[Assigned task]
Copy each line containing "Wide" from the listing below.

-- -- --

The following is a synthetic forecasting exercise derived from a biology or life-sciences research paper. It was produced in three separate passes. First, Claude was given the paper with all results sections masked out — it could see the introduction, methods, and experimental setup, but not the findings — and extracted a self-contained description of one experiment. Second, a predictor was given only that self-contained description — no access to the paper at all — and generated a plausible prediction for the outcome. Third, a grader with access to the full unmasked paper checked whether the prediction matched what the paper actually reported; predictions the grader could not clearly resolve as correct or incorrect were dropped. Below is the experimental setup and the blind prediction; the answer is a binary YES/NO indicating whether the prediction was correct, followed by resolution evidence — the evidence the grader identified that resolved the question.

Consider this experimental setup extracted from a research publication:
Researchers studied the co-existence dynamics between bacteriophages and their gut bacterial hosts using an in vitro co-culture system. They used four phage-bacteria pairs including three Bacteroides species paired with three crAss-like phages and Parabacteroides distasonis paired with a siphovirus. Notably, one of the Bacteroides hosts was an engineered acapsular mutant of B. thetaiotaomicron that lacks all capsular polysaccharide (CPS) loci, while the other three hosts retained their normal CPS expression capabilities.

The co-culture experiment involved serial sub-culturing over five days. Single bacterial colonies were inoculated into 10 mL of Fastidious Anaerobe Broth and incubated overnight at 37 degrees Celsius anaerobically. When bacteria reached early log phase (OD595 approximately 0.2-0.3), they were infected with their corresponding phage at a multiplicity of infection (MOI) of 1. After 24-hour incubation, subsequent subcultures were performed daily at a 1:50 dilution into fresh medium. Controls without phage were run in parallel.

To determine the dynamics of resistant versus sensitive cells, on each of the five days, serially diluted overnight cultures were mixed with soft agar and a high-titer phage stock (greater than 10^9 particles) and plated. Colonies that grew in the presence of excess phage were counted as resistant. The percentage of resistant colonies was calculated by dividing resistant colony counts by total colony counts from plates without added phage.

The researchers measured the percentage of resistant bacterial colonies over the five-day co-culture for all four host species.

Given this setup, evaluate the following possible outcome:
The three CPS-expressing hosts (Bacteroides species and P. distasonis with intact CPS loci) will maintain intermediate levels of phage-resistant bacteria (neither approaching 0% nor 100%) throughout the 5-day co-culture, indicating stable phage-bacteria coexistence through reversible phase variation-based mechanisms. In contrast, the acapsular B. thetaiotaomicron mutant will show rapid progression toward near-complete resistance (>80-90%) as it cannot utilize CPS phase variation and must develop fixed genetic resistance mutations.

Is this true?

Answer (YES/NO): NO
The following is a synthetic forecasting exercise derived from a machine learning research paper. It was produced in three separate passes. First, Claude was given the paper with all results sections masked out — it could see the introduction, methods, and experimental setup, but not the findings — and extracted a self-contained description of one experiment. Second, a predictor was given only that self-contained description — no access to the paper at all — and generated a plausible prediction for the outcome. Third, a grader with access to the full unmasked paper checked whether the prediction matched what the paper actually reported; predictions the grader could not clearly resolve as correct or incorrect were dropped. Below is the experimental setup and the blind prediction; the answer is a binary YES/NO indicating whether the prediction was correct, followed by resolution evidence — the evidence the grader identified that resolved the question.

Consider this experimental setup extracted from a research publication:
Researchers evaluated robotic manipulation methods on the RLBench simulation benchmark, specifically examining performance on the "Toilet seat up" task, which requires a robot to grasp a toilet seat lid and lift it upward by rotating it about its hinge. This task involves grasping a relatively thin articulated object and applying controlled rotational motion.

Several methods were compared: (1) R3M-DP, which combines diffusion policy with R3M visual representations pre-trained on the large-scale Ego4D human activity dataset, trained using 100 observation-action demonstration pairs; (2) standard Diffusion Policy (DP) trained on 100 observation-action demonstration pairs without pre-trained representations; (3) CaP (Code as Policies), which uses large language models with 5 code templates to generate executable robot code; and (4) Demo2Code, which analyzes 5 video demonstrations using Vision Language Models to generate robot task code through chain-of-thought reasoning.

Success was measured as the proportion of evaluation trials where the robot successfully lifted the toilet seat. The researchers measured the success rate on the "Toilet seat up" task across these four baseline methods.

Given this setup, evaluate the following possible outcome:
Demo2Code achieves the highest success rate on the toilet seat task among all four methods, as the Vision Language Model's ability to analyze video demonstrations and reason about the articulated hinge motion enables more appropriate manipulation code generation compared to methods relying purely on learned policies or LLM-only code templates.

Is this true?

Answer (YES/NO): NO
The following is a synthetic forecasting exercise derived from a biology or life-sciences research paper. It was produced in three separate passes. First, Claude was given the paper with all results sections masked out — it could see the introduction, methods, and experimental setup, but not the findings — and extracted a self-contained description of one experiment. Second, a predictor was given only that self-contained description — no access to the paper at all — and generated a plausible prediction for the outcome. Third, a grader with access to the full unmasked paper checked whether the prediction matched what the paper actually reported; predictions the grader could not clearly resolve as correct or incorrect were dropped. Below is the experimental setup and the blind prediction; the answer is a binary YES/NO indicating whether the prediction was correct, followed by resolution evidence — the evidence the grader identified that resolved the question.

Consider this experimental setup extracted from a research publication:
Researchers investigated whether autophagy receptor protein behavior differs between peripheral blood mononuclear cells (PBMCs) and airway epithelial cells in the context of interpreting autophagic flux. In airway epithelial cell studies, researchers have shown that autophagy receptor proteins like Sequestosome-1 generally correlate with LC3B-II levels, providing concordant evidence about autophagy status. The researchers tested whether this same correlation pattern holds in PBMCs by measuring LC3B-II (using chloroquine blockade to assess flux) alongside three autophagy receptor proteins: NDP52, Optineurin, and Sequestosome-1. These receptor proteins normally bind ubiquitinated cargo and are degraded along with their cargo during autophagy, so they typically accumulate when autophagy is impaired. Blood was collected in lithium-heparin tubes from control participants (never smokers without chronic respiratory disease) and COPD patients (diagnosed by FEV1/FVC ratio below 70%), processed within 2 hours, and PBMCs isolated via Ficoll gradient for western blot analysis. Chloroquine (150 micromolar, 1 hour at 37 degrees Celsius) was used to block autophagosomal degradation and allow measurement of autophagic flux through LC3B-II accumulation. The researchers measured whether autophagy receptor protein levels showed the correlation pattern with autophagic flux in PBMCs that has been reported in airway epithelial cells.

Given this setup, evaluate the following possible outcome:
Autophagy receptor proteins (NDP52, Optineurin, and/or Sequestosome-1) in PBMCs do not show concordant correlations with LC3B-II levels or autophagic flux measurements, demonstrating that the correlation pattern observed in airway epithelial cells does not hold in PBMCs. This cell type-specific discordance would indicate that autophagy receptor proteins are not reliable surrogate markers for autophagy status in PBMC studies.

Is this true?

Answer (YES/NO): YES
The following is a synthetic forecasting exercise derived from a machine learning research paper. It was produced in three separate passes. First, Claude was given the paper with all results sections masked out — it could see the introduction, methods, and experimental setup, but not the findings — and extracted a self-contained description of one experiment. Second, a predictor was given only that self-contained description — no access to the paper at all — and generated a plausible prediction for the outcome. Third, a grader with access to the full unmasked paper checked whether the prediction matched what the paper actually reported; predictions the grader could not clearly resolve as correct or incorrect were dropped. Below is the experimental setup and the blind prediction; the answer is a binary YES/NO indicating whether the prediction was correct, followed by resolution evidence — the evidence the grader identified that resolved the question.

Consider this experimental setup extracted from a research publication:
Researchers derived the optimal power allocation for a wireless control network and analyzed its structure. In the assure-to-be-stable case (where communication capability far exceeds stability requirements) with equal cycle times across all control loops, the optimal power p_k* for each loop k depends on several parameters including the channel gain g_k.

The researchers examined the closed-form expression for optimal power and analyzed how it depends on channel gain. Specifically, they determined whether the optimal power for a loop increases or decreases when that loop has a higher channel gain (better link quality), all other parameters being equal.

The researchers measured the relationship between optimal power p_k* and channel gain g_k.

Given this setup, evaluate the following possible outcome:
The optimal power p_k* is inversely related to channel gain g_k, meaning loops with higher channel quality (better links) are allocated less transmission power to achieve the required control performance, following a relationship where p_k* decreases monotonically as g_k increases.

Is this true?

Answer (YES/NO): YES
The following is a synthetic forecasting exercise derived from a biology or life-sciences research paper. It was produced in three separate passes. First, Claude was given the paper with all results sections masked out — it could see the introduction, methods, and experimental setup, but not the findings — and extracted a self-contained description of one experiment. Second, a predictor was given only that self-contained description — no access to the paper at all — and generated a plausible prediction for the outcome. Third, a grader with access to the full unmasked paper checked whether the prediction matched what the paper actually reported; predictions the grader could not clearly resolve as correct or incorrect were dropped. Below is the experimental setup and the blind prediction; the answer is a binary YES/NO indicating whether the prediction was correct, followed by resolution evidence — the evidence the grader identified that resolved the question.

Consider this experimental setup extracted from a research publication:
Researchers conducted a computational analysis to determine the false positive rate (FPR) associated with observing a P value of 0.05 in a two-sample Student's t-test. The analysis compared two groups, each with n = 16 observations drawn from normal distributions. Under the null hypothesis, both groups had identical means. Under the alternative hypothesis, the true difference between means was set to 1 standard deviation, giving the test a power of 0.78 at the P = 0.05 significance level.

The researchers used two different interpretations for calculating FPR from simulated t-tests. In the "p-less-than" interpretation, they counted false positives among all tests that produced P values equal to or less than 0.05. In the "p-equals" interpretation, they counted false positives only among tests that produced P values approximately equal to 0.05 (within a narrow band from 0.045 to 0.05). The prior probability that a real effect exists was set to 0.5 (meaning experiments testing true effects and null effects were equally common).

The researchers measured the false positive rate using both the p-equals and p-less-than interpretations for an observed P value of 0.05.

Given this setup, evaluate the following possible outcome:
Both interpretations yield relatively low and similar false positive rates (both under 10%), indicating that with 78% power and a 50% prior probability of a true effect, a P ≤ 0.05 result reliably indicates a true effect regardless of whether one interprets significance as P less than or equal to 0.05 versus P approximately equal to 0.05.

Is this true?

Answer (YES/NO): NO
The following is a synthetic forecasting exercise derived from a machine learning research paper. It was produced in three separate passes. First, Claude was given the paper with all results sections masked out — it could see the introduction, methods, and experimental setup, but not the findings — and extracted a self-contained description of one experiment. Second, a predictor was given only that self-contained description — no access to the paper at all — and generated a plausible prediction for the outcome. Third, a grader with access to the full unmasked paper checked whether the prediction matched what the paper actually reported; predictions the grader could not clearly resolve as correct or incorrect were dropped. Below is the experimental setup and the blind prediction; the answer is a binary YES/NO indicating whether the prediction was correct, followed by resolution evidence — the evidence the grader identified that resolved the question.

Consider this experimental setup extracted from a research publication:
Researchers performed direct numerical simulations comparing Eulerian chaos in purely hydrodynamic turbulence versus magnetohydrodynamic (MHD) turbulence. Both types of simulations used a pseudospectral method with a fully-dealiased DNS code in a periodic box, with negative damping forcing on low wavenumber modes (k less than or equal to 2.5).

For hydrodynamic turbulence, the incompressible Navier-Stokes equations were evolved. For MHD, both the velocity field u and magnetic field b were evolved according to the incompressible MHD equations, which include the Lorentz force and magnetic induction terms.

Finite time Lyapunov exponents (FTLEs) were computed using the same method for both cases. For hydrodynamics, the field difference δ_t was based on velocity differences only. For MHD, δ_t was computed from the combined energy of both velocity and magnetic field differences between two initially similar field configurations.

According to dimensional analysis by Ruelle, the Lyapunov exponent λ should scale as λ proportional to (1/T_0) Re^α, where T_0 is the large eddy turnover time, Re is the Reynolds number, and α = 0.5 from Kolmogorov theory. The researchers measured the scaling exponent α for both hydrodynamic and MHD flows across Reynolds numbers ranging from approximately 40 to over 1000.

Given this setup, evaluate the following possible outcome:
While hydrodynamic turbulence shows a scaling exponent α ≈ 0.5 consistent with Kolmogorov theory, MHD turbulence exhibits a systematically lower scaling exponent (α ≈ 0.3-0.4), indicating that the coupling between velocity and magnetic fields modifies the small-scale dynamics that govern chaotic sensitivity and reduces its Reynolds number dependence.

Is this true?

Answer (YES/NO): NO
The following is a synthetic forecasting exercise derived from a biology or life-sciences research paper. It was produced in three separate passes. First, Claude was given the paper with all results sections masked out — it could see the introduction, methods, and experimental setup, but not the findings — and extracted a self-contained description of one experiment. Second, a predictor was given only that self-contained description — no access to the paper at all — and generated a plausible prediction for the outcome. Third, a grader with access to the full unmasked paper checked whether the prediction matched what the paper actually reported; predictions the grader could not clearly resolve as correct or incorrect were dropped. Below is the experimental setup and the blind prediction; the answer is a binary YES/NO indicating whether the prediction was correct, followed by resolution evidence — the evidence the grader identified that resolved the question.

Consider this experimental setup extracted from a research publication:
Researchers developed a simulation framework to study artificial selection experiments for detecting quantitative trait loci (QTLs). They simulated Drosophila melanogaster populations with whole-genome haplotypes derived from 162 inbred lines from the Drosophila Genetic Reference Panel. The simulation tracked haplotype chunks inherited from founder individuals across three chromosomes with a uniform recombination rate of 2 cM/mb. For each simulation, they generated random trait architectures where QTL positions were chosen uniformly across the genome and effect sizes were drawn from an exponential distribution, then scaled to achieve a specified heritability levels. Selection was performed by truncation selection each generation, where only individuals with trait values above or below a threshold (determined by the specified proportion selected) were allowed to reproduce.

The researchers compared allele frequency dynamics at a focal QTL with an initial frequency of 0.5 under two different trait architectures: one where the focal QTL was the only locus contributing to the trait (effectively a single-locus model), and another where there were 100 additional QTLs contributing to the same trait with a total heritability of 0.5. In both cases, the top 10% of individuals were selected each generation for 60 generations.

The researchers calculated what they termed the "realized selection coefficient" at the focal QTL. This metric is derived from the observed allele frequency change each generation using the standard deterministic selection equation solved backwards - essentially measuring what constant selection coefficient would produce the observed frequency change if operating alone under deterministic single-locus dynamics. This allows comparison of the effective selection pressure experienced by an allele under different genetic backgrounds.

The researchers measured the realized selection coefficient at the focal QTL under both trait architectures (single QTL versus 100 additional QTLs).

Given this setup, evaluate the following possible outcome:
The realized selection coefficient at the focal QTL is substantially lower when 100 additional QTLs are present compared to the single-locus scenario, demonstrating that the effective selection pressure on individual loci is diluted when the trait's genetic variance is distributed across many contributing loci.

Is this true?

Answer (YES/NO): NO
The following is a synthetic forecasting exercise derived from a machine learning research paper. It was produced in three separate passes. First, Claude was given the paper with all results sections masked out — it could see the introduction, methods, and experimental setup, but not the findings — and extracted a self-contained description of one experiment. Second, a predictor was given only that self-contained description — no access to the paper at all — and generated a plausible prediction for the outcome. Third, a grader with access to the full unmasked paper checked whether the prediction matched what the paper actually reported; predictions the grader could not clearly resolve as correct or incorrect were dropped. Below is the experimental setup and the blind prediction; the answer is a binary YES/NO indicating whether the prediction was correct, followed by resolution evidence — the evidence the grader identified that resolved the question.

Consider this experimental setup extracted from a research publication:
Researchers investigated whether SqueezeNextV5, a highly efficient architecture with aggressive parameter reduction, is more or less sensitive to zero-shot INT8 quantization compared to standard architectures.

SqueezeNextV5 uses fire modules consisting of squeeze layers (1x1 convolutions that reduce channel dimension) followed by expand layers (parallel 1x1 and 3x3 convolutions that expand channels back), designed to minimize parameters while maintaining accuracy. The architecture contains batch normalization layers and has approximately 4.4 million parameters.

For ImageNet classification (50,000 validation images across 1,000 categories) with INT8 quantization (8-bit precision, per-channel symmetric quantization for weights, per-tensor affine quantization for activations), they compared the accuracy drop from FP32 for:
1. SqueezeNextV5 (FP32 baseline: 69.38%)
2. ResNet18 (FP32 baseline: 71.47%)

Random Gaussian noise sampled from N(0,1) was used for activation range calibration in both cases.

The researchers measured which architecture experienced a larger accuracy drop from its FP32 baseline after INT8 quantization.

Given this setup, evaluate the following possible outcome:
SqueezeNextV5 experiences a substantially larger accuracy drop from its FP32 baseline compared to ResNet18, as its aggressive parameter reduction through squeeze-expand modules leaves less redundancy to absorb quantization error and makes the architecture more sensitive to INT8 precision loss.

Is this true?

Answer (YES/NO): YES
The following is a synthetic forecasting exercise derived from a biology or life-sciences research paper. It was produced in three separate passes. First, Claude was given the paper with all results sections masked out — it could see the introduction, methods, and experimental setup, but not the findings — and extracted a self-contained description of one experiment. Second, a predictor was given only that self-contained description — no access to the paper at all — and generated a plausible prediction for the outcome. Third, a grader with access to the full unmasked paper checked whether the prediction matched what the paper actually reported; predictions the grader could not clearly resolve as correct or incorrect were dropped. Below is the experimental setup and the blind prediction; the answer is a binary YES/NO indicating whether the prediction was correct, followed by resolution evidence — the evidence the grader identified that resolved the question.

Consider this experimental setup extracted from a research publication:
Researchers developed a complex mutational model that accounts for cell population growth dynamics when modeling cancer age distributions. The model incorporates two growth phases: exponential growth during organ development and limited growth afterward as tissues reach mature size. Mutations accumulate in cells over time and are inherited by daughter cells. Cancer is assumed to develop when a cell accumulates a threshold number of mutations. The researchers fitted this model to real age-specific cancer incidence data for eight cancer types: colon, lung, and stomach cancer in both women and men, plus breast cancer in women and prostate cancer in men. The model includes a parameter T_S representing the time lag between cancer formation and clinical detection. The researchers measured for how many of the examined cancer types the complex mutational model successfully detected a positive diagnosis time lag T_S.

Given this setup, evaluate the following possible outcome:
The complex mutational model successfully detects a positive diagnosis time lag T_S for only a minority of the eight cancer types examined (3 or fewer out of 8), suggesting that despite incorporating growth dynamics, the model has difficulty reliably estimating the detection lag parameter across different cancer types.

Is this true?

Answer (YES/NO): NO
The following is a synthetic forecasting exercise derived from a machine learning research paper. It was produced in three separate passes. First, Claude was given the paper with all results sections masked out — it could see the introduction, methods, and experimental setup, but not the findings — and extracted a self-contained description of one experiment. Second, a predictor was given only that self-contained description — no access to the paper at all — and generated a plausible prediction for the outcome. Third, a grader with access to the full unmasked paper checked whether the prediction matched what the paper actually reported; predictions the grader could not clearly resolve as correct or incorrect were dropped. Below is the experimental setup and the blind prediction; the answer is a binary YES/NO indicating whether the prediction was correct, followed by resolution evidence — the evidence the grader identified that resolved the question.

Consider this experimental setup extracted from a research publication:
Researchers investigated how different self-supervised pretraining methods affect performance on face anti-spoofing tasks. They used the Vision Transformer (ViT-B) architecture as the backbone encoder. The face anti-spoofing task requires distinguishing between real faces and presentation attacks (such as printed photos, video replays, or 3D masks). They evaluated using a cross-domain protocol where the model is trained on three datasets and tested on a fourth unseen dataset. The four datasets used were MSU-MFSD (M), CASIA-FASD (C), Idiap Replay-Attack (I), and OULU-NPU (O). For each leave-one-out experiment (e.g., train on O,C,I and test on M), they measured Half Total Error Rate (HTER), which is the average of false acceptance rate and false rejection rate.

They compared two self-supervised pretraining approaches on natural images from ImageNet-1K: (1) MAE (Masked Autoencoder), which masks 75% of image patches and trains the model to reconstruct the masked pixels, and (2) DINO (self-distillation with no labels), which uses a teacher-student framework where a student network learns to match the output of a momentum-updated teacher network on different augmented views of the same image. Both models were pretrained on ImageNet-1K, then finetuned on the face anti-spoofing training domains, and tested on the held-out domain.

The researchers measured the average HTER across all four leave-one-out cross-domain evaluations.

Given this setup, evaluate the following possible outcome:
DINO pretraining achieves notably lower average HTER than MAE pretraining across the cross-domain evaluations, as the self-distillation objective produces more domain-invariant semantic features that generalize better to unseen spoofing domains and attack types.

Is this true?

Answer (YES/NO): YES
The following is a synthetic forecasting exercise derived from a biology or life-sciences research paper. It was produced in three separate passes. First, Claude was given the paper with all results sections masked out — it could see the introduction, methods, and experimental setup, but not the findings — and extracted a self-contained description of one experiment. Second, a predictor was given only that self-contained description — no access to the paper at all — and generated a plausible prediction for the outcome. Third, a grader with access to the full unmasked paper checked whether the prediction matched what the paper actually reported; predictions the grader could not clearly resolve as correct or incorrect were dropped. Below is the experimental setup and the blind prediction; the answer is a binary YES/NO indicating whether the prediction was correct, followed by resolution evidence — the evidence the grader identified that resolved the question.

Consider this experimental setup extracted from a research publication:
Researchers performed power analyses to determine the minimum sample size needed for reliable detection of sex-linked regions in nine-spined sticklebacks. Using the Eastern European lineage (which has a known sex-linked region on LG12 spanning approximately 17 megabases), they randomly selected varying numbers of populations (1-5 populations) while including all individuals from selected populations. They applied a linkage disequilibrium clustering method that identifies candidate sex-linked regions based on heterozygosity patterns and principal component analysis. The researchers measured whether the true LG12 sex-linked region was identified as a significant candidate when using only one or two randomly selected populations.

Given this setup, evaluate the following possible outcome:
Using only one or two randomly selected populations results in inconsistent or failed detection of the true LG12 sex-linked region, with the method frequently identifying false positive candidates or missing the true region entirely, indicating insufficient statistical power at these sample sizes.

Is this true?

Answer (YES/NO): YES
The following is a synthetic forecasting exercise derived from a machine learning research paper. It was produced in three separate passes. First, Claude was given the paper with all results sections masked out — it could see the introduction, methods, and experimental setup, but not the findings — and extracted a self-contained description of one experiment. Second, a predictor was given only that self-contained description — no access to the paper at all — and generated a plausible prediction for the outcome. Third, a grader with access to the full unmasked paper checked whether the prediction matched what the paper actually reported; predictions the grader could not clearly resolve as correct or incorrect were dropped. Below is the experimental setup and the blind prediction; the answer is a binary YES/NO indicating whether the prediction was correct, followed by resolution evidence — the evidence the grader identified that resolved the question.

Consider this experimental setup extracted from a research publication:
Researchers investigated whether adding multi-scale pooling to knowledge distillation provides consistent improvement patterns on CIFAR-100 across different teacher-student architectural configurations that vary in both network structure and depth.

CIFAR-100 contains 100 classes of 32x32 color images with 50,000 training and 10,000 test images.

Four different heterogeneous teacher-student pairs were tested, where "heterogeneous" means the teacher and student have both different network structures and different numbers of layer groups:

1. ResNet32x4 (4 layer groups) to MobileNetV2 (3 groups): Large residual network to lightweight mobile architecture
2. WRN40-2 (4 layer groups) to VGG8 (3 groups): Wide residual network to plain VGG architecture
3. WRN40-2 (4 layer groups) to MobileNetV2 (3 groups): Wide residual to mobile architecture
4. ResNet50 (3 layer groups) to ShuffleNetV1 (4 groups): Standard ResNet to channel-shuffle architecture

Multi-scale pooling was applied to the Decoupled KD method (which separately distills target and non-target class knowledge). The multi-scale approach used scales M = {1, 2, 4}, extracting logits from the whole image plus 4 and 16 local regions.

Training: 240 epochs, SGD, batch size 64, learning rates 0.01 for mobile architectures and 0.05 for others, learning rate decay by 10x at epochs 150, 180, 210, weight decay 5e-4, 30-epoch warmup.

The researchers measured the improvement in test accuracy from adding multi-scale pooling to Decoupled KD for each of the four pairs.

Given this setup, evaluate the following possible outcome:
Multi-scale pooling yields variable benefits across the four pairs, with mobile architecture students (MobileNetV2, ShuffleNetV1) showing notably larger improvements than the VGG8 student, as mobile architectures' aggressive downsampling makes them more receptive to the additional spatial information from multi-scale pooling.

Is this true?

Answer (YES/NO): YES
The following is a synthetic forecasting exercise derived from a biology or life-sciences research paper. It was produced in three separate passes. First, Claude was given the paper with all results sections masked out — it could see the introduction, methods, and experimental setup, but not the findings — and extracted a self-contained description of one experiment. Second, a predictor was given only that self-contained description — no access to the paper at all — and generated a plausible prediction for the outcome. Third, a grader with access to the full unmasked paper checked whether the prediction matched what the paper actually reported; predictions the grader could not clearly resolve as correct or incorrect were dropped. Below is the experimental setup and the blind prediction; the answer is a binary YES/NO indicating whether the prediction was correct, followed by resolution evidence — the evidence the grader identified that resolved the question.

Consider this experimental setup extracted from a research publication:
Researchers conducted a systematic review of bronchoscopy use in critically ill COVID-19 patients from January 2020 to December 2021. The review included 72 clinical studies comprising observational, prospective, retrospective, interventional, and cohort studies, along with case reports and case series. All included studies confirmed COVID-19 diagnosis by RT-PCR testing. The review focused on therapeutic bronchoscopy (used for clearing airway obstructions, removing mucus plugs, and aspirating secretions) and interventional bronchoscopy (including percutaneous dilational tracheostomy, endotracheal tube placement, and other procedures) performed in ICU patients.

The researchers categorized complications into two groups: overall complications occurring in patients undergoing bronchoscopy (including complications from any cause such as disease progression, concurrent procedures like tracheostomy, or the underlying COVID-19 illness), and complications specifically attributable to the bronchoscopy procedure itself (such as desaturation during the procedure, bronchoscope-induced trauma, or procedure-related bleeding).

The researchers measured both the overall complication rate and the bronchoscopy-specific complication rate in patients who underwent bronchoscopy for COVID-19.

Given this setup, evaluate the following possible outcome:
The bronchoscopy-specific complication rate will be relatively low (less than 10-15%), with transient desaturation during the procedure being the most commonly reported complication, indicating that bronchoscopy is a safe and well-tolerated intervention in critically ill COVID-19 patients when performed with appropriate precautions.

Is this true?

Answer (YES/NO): YES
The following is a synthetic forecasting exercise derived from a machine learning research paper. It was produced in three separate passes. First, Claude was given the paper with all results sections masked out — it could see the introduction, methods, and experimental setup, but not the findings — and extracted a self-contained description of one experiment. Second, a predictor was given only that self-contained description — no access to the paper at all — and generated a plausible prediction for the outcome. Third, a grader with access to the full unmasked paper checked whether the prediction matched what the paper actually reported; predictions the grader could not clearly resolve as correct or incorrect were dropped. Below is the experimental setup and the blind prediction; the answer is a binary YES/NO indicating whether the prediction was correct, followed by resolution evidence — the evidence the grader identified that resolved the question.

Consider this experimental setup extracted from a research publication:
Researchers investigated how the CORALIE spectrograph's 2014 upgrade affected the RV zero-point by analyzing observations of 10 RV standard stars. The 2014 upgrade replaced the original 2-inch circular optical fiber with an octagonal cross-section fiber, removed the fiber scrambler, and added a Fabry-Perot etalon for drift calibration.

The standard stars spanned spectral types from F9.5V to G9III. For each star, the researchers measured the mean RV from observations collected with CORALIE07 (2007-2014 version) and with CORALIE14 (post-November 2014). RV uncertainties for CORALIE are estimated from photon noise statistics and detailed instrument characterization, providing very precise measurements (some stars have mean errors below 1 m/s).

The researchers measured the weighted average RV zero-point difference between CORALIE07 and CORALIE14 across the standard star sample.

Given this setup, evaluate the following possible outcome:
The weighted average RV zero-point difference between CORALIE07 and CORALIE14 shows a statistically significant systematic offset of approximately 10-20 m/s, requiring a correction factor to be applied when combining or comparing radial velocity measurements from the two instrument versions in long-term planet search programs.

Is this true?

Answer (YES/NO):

-- -- --

[Answer below]
2. WRN40-2 (4 layer groups) to VGG8 (3 groups): Wide residual network to plain VGG architecture
3. WRN40-2 (4 layer groups) to MobileNetV2 (3 groups): Wide residual to mobile architecture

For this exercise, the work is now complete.